Game 2 saw the power of Robe of Fire Rat as I drew one and it kept a Bullet of Envy-powered Resonator at bay, while I dealt with his smaller ones with removal. The damage prevention kept my life from going into burn range, even as he used two Purifying Fires. Blazer and Giles then took over the game and won the damage race.
Result: Matches 3-0 / Games 5-0
In hindsight, while I saw and felt the raw power and aggression that the deck is capable of, I also felt how vulnerable and inflexible it was with the loss of its Light elements. I could imagine it running headfirst into decks like Alhazred control or Alucard midrange and losing badly simply because it lacks any form of protection. Gilles, and Split hopefully equalize this.

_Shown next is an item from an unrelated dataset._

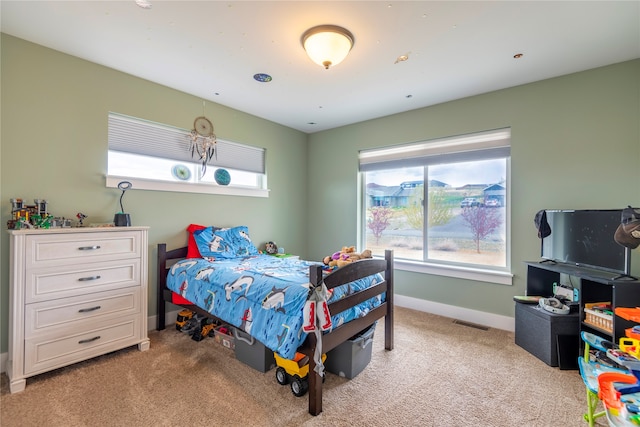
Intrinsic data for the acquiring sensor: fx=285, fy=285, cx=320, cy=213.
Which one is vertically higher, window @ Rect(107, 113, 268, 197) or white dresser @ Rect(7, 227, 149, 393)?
window @ Rect(107, 113, 268, 197)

On the other hand, I can see it winning against other, faster, more aggressive decks. I favor it over Bahamut burn, Crimson Girl Aggro, Cain Aggro, and well… just about any aggro deck in general. Multicolor decks are good matchups post sideboard – they can only counter so much of your threats before they fall to Split / Thunder range. It’s not a guaranteed win, but it really helps a lot.
Which version of Grimm is better? I still like my Grimm decks versatile, so I’m sticking with the Fire/Light version, but Fire Grimm definitely has its perks, and might come in as a surprise hit to an unsuspecting metagame that’s seeing a popularity in both aggro and multicolored strategies. But as always, further testing is still needed to see if that’s the case.